Spatial data accompanied by pictures:
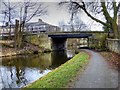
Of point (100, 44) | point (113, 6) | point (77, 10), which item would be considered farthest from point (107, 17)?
point (100, 44)

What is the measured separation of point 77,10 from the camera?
108ft

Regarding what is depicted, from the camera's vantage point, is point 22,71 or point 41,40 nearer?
point 22,71

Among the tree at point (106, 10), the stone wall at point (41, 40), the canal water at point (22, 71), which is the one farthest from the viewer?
the stone wall at point (41, 40)

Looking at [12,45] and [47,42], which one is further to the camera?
[47,42]

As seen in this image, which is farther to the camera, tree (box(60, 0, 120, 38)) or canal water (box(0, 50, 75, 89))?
tree (box(60, 0, 120, 38))

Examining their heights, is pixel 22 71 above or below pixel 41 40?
below

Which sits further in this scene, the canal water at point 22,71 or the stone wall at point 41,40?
the stone wall at point 41,40

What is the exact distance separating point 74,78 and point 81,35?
38.8 m

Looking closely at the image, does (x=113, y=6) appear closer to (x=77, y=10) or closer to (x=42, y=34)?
(x=77, y=10)

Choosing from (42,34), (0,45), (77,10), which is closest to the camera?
(77,10)

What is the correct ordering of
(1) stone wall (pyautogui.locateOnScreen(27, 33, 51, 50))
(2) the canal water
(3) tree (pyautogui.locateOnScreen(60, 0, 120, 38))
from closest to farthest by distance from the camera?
(2) the canal water → (3) tree (pyautogui.locateOnScreen(60, 0, 120, 38)) → (1) stone wall (pyautogui.locateOnScreen(27, 33, 51, 50))

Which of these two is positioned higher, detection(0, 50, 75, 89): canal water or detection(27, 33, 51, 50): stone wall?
detection(27, 33, 51, 50): stone wall

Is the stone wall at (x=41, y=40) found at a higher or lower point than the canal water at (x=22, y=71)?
higher

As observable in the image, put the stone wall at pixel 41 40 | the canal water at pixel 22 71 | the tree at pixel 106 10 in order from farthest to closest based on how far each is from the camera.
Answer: the stone wall at pixel 41 40
the tree at pixel 106 10
the canal water at pixel 22 71
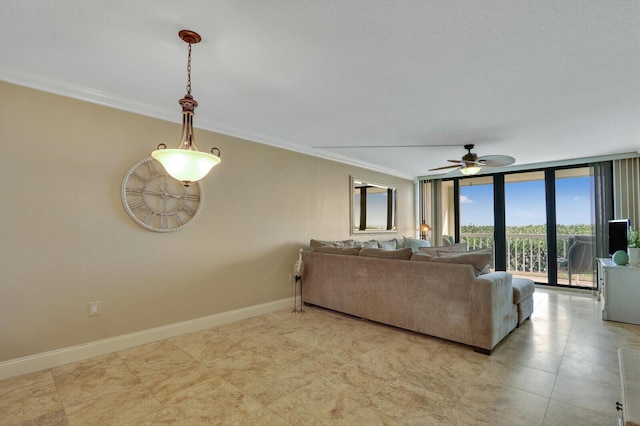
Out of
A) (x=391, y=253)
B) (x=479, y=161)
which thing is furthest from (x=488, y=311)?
(x=479, y=161)

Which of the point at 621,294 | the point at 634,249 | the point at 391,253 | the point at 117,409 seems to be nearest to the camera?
the point at 117,409

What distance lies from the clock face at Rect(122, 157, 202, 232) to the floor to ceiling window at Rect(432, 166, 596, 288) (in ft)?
18.8

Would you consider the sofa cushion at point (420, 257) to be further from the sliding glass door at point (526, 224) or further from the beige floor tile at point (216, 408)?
the sliding glass door at point (526, 224)

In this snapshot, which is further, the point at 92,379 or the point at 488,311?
the point at 488,311

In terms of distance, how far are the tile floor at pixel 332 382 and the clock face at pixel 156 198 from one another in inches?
48.1

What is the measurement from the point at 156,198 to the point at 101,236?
1.94 feet

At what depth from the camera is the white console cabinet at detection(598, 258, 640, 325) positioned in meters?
3.60

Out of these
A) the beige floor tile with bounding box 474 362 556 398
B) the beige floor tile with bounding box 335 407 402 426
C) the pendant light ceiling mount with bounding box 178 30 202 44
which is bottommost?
the beige floor tile with bounding box 335 407 402 426

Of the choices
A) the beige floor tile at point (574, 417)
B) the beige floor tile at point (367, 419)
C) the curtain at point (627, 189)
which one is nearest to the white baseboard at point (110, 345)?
the beige floor tile at point (367, 419)

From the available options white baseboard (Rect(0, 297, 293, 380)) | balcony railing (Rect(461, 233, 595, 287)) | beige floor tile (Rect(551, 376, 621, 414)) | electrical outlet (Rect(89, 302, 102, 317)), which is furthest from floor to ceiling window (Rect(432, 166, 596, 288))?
electrical outlet (Rect(89, 302, 102, 317))

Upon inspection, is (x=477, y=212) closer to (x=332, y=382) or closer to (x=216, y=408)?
(x=332, y=382)

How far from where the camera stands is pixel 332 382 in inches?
90.5

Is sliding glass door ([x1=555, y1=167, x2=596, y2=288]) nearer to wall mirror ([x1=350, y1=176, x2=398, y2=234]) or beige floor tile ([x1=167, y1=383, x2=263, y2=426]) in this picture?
wall mirror ([x1=350, y1=176, x2=398, y2=234])

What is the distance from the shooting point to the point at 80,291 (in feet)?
8.96
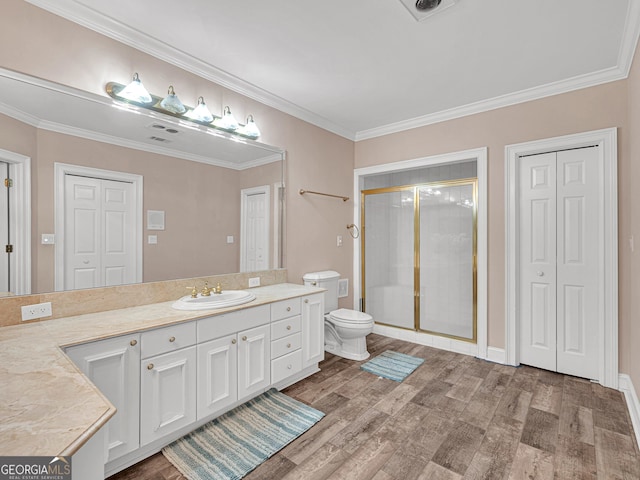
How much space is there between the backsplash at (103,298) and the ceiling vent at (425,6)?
231cm

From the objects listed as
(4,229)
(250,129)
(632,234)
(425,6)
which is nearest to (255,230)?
(250,129)

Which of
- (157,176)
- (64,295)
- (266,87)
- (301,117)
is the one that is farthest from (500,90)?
(64,295)

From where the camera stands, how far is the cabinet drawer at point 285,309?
2.41 meters

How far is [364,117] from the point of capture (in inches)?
139

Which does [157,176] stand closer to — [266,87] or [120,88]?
[120,88]

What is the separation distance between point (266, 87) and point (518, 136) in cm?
242

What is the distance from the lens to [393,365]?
3.02m

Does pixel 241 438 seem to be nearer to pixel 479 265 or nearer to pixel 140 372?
pixel 140 372

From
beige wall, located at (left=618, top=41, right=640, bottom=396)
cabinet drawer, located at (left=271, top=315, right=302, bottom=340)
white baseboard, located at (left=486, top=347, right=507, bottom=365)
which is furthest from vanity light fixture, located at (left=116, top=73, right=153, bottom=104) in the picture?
white baseboard, located at (left=486, top=347, right=507, bottom=365)

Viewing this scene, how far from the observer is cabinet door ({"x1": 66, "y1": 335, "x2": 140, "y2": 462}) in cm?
152

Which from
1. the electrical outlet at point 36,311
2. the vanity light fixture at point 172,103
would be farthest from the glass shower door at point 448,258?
the electrical outlet at point 36,311

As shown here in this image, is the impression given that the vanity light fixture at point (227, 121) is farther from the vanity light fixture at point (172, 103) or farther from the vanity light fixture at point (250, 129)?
the vanity light fixture at point (172, 103)

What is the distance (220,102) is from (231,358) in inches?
80.8

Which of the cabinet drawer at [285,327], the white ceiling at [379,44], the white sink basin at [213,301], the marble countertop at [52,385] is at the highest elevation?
the white ceiling at [379,44]
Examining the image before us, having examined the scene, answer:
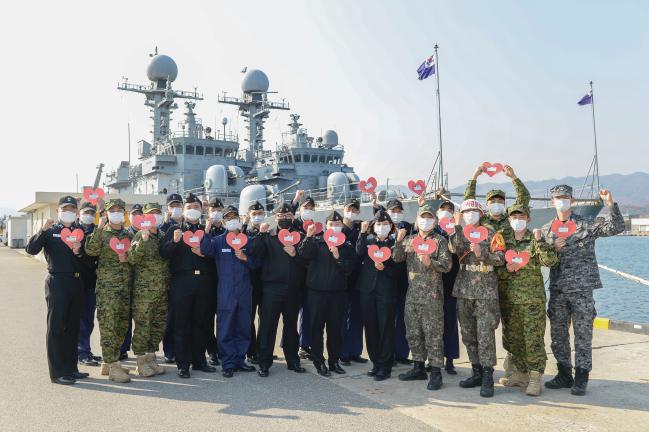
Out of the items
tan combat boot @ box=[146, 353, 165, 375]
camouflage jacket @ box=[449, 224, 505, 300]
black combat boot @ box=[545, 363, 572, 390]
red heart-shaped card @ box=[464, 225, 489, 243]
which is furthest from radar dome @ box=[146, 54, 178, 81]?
black combat boot @ box=[545, 363, 572, 390]

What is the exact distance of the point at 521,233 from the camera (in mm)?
4605

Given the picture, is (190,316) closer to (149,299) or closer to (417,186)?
(149,299)

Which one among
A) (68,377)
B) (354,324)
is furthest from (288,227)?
(68,377)

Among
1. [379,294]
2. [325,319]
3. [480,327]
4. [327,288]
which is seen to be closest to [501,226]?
[480,327]

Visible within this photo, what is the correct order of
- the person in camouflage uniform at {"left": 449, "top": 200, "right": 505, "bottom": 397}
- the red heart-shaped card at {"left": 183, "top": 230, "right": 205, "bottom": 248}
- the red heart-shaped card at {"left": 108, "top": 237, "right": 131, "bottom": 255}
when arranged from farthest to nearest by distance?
the red heart-shaped card at {"left": 183, "top": 230, "right": 205, "bottom": 248}, the red heart-shaped card at {"left": 108, "top": 237, "right": 131, "bottom": 255}, the person in camouflage uniform at {"left": 449, "top": 200, "right": 505, "bottom": 397}

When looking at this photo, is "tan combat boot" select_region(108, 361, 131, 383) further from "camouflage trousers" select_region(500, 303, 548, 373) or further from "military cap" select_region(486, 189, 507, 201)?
"military cap" select_region(486, 189, 507, 201)

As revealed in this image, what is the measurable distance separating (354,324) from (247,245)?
1.54m

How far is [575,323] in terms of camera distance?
4547 mm

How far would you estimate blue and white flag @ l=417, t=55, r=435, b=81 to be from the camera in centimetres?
1872

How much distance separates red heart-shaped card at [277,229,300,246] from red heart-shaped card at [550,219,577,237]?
2.37 metres

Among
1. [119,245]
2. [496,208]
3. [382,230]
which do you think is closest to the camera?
[496,208]

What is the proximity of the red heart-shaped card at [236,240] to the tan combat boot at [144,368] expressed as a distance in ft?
4.57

**TASK TO CARRY OUT**: Reproduce the data verbatim from the line containing "How far from where" to the line containing "2.41 meters", including both of those lines. Omit the pictures from your reproduction.

**RESULT OF THIS TASK**:
How far from where the camera stands is pixel 332 382 in inches?
90.5

Is sliding glass door ([x1=555, y1=167, x2=596, y2=288]) nearer to wall mirror ([x1=350, y1=176, x2=398, y2=234]) or beige floor tile ([x1=167, y1=383, x2=263, y2=426]) in this picture?
wall mirror ([x1=350, y1=176, x2=398, y2=234])

What is the distance from the shooting point to the point at 80,291 (in feet)?
8.96
How much space is there between the backsplash at (103,298) and the ceiling vent at (425,6)?
231cm

From the objects listed as
(4,229)
(250,129)
(632,234)
(425,6)
which is nearest to (255,230)?
(250,129)

Which of
- (157,176)
- (64,295)
- (266,87)
- (301,117)
is the one that is farthest from (500,90)?
(64,295)

From where the camera stands, how far is the cabinet drawer at point 285,309?
2.41 meters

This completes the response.